Horloger, pédagogue, expert, consultant, collectionneur, libraire et éditeur

Le président de la Commission technique de la Fondation Qualité Fleurier possède plus de cinquante ans d’expérience dans le domaine de l’horlogerie.

Né en 1938, Antoine Simonin se forme au Technicum cantonal de Bienne. Sa carrière dans l’industrie horlogère débute dans le service après-vente et prend son envol avec la création de centres de formation horlogère et la direction, dès 1966, d’une école d’horlogerie à l’étranger. De 1976 à 2003, il a dirigé le réputé WOSTEP (Neuchâtel), institut assurant la formation et le perfectionnement d’horlogers au niveau mondial.

Personne pince-sans-rire, Antoine Simonin entretient des liens prolifiques avec élèves et maîtres, dilettantes et spécialistes, amateurs et collectionneurs, marchands et musées. Donnant cours, conférences et consultations d’un continent à l’autre, l’horloger dispense généreusement son savoir encyclopédique. Une vocation qui s’épanouit dans sa passion pour les montres-écoles, chronomètres, montres à complications et autres pièces de haute précision, dont il chérit les mécanismes.

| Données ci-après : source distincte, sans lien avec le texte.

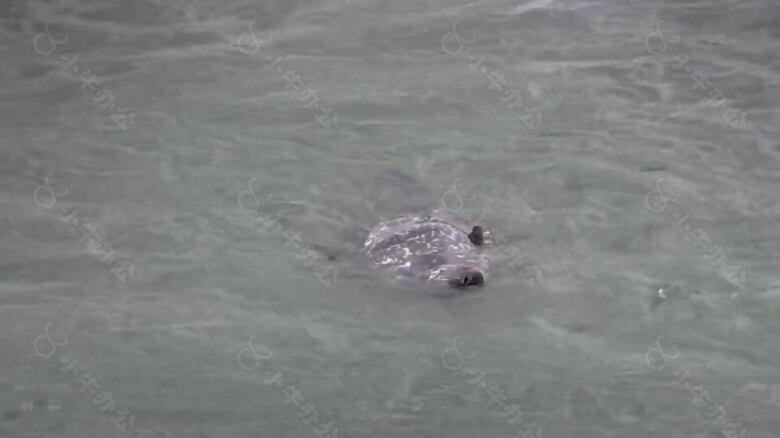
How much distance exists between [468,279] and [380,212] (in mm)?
973

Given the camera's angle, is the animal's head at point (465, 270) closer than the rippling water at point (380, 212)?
No

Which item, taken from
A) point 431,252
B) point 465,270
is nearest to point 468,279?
point 465,270

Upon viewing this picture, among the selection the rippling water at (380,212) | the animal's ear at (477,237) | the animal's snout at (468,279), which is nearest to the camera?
the rippling water at (380,212)

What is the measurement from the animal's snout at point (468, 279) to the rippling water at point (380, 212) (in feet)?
0.31

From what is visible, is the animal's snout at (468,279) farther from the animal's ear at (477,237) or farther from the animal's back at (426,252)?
the animal's ear at (477,237)

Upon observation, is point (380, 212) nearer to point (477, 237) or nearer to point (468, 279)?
point (477, 237)

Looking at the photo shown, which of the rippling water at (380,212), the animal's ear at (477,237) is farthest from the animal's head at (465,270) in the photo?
the rippling water at (380,212)

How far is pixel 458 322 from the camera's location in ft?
24.5

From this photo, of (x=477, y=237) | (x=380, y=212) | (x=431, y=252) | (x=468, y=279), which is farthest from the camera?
(x=380, y=212)

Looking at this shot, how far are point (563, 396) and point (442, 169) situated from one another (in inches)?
92.3

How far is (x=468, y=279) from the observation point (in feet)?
24.9

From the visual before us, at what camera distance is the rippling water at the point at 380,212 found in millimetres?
6922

Lauréat du Prix Gaïa en 1995, membre du jury du Grand Prix d’Horlogerie de Genève, actif au sein de l’association suisse Chronométrophilia et de commissions de différents musées, Antoine Simonin œuvre inlassablement pour la sauvegarde de la culture horlogère et du métier d’horloger, comme pour leur transmission. Sa librairie, à Dombresson, propose des milliers d’ouvrages horlogers, anciens et nouveaux. C’est pour la richesse de son expérience et son statut de neutralité que la Fondation Qualité Fleurier a souhaité s’adjoindre ce profil exceptionnel.

Le Neuchâtelois de cœur voue une grande admiration à trois personnalités du Val-de-Travers : Ferdinand Berthoud et ses horloges marines, Edouard Bovet et ses montres par paire, ainsi que le Prix Nobel Charles-Edouard Guillaume. C’est à l’initiative éclairée d’Antoine Simonin que l’Ecole de Haute Horlogerie de Fougères, en Bretagne, porte le nom du scientifique fleurisan.